What this task involves |
Answer these questions using the spending report below.
1. By what percentage did fundraising rise compared with FY23?
2. How much did Breakthrough T1D spend in total during FY24?
3. What amount did research grants reach in FY24?

Selected excerpt |
At a Glance
- Total spending reached a 20-year high.
- All spending categories except rent and miscellaneous grew.
- Fundraising was the fastest-growing major spending category, rising 27% versus FY23 and 33% versus 5 years ago.
- Total research grants grew modestly, receiving 40% of annual revenue, but a decline from FY23 and below guidance expectations.
- Payroll increased 13% versus the prior year, growing by $9 million.
- Conferences, meetings, and professional services had significant gains compared to the prior year and 5 years ago.
June 19, 2025
2024 fiscal year (FY24) total expenses reached their highest level in 20 years. Perhaps not surprisingly, this record spending corresponded to a record revenue year.
More spending could be a good thing if it moves us closer to a Practical Cure for T1D. It is not a good thing if it is primarily absorbed by internal and administrative costs. This report provides a closer look at how revenue was used, category by category. All dollar figures are nominal as reported and not adjusted for inflation.
All data, unless otherwise stated, is sourced from publicly available Consolidated Financial Statements and IRS Form 990 for FY24 (July 1, 2023 – June 30, 2024).
Spending: Rising Fast
The total amount Breakthrough T1D spent during FY24 was a whopping $238 million, a 12% increase from the previous year. The last time total expenses reached this level was in 2008, almost fifteen years ago (see chart A).
Chart A: Breakthrough T1D Total Expenses, 2004-2024 (in Millions)*

*Nominal - not adjusted for inflation
Is this level of spending sustainable? If revenue remains as high as it was in FY24, expenses can continue to rise, and more can be deployed to grants and programs that accelerate a cure.
However, the top increase among major expense categories was fundraising, not grants or programs. Fundraising grew by $9 million versus the prior year. All other categories also rose, including payroll, meetings, consultant fees, and education.
Research Grants: 10-Year High
Research grants include money given to academic centers and, less commonly, commercial enterprises conducting research for T1D. These grants are often committed over multiple years and address a range of research objectives, including complications, glucose control, mental health, global access to care, and cure research.
In FY24, research grants grew by $6 million to a 10-year high of $104 million (see chart B). This is the first time in a decade that grants topped $100 million in a single year.

Data section |
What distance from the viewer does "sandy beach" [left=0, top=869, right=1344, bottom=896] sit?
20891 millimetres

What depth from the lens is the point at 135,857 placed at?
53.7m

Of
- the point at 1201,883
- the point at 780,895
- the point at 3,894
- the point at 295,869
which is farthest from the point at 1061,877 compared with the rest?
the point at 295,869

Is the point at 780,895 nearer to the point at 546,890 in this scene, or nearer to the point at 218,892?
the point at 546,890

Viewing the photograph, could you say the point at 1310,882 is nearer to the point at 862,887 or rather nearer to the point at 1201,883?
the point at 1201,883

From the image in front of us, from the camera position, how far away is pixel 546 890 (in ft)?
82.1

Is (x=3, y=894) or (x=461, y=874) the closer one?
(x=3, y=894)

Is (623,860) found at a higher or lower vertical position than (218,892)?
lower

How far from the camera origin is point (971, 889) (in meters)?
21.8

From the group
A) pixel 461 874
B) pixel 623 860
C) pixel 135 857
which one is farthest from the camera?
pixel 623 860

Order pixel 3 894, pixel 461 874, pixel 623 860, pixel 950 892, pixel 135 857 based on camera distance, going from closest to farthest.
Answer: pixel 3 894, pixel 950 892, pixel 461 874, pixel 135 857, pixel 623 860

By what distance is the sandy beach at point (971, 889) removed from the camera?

Output below |
1. 27%
2. $238 million
3. $104 million